Note: An LC was issued on behalf of Musket Corp. (Buyer/Applicant), in favor of PDVSA Petroleo, S.A. (Seller/Beneficiary), to pay for the sale of diesel oil. After the goods were shipped, Advanced Engineering Development Ltd. (Broker), contacted Buyer/ Applicant asking it to pay for the freight, for which Seller was responsible. Buyer/Applicant agreed to pay for the freight provided that the cost would be credited to its balance. However, when Seller/ Beneficiary drew on the LC, it did not deduct for the freight.

Buyer/Applicant then sued Seller/Beneficiary for breach of contract and unjust enrichment. In connection with the action, Buyer/Applicant obtained an ex parte order attaching the LC proceeds and moved to confirm the order. The United States District Court for the Southern District of New York, Marrero, U.S.D.J., applying New York law, denied the request by Buyer/Applicant to confirm the attachment with respect to the funds being held by the court.
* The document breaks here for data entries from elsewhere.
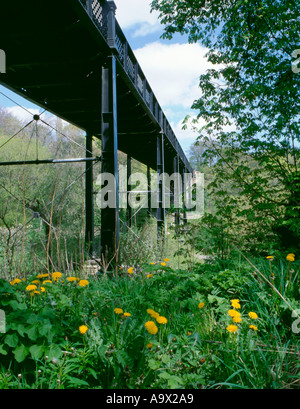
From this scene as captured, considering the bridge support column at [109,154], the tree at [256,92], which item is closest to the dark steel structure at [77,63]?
the bridge support column at [109,154]

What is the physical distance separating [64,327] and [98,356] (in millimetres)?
489

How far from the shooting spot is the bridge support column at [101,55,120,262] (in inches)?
210

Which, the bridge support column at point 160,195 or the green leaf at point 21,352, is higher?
the bridge support column at point 160,195

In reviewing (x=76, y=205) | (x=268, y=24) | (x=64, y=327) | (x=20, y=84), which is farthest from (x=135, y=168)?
(x=64, y=327)

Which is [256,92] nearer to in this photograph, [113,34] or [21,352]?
[113,34]

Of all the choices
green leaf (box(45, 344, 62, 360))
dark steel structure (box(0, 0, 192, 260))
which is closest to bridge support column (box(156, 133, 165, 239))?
dark steel structure (box(0, 0, 192, 260))

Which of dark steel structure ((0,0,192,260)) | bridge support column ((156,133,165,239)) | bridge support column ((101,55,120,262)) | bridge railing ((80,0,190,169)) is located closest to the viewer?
dark steel structure ((0,0,192,260))

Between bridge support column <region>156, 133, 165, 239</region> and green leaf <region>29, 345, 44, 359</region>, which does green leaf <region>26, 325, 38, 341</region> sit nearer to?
green leaf <region>29, 345, 44, 359</region>

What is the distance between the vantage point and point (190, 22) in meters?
6.62

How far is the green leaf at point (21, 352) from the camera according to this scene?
159 cm

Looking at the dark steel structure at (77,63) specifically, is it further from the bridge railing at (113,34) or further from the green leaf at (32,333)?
the green leaf at (32,333)

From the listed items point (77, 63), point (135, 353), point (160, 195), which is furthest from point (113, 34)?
point (160, 195)

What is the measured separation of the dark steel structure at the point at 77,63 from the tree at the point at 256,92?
1.73m

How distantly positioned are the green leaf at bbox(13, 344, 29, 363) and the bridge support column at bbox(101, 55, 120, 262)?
3.56 metres
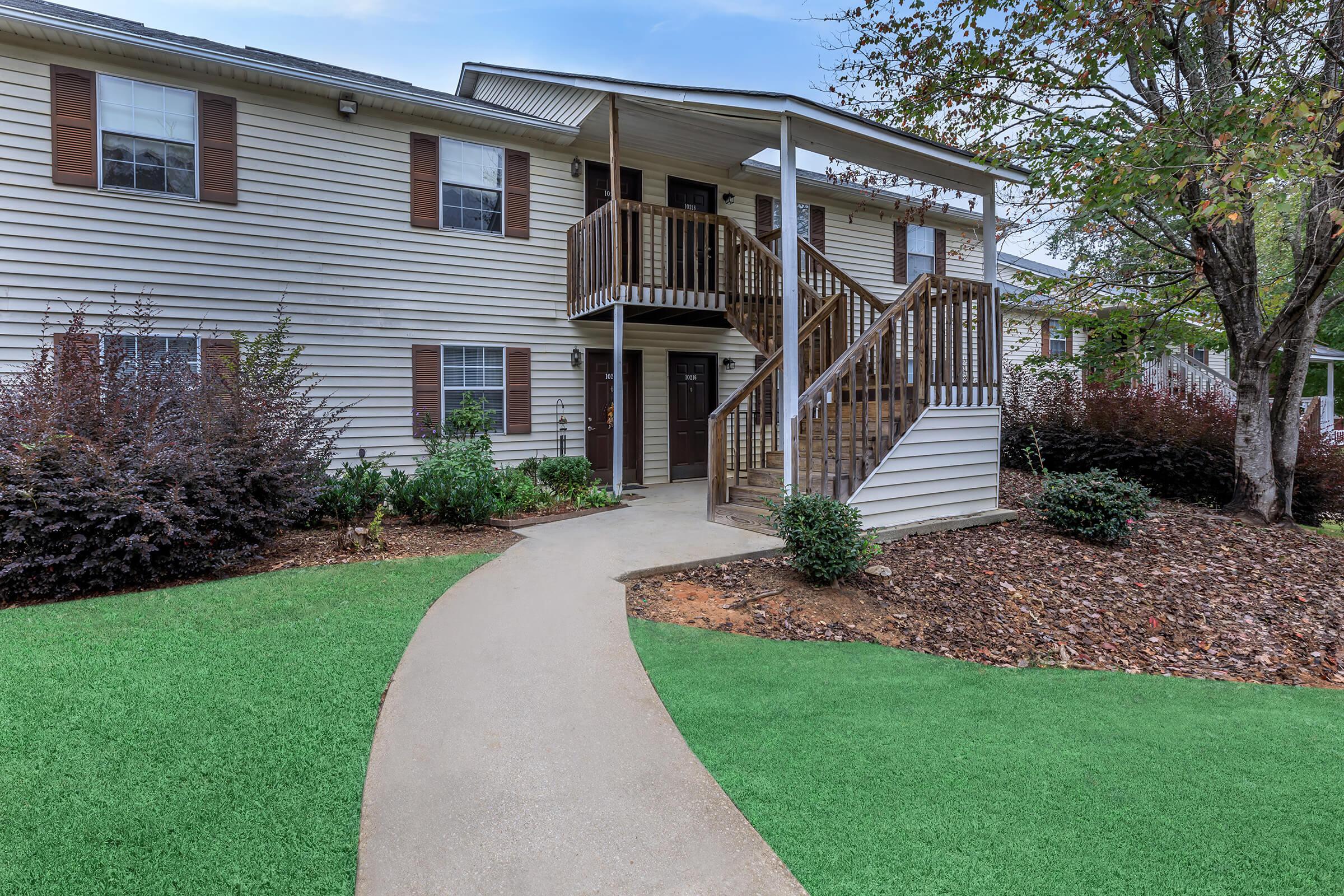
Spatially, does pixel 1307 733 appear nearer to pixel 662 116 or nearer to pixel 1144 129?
pixel 1144 129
The court stated that Buyer/Applicant must be able to prove that its likelihood of success in the breach of contract and unjust enrichment action is more probable than not in order to maintain the attachment. The court noted that Buyer/Applicant failed to meet this burden in that it was unable to prove that Seller/ Beneficiary was bound by the actions of the Broker. The court noted that the record showed no action on the part of the supposed principal, Seller/Beneficiary, which would support a claim of apparent authority, only actions by the purported agent, which were legally insufficient.

Comment:

While the court is correct that likelihood of success must be proven to maintain an attachment, it is unclear if the court appreciates that an attachment of an LC is identical in its effect to an injunction and cannot be maintained absent material fraud under Rev UCC §5-109. There being nothing alleged that rises to the level of material fraud, the action cannot succeed.